On the other hand, a hybrid modular solution works only in countries where we find the right construction trades. In the case of less developed countries, where industrial construction trades are not easy to find, we privilege the “all-in-one” room modules with complete off-site prefabrication.

8. Discuss the portability of modular manufacturing equipment. Can you brief our readers about how these portable systems might help in emergency situations?

In the recent past the concept of portable biolabs obeyed mostly to security purposes, for instance to respond to a biological warfare threat. Nowadays we see a renovated interest for biopharma manufacturing facilities that can be deployed quickly anywhere, let’s say in the order of few weeks, to fight pandemic outbreaks at their early onset. The new generation of mRNA vaccines are an important enabler for this development: they can be produced rather quickly, in millions of doses, with smaller equipment. But rather than a true portable plant we see a trend towards compact, dismountable autonomous clean rooms and equipment that can be transported, assembled and qualified on site, with footprints the range of 100 m². Some pharmaceutical manufacturing companies are already offering this solution with containerised mRNA production plants. The idea is to integrate a) the process know-how, b) the modularised cleanroom system, and c) the process and support equipment. In our recent experience the most innovative vaccine developers are the best promoters of this new portable concept.

On the other side, the biggest challenge to this kind of facilities is still the approval process by the local authorities, both for the drug approval and for the authorisation of the manufacturing facility. This limits the usage of portable manufacturing facilities to the emergency situations – and it will stay so in the foreseeable future.

9. What are the regulatory approval challenges?

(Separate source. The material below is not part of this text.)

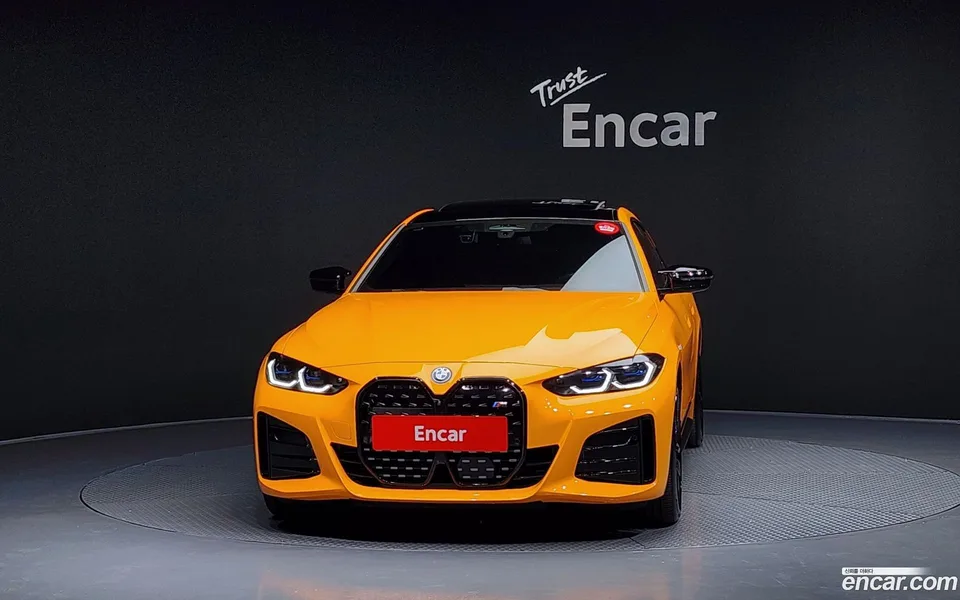 BMW i4 M50 2023 — миниатюра 3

A prefabricated modular pharma facility is eventually inspected by the same authorities, using the same acceptance criteria of any other pharmaceutical facility. The inspectors expect to see the same quality of the finishes, of process and process support, of building monitoring and control and of the air treatment systems. The challenge, therefore, is to be at least on par with traditional stick-built premises in terms of quality, reliability, product and personnel protection.

The biggest challenges in our experience are a) the design of a GMP compliant module, that is a structure built in pieces that once assembled ensures the same performances of a traditional facility, b) the risks during the transportation, both for mechanical or water damages and for the potential contamination by molds, fungi or other pests.

We at Exyte leveraged our modular experience to mitigate these risks with clever design choices. As an example, the pharma walls of the ExyCells are either sourced locally or transported separately in bulk with sturdy water-proof protections. This simple solution prevents water damage and any related mold or fungi contamination – a serious threat to the business continuity.

10. Any closing thoughts on Exyte for the benefit of our readers?

At Exyte, we strongly believe in the power of innovation: “bring the future of technology to life” is our motto. We strive to combine this passion for innovation with a reliable, predictable delivery of our projects.

AUTHOR BIO

Luca holds a degree in Chemical Engineering from the Polytechnic of Milan. Over 30+ years with major engineering companies he realized large CapEx programs of state-of-the-art biopharma facilities internationally. Currently VP Innovation and Technology for Exyte, he develops and deliver innovative solutions for flexible, standardized modular GMP facilities.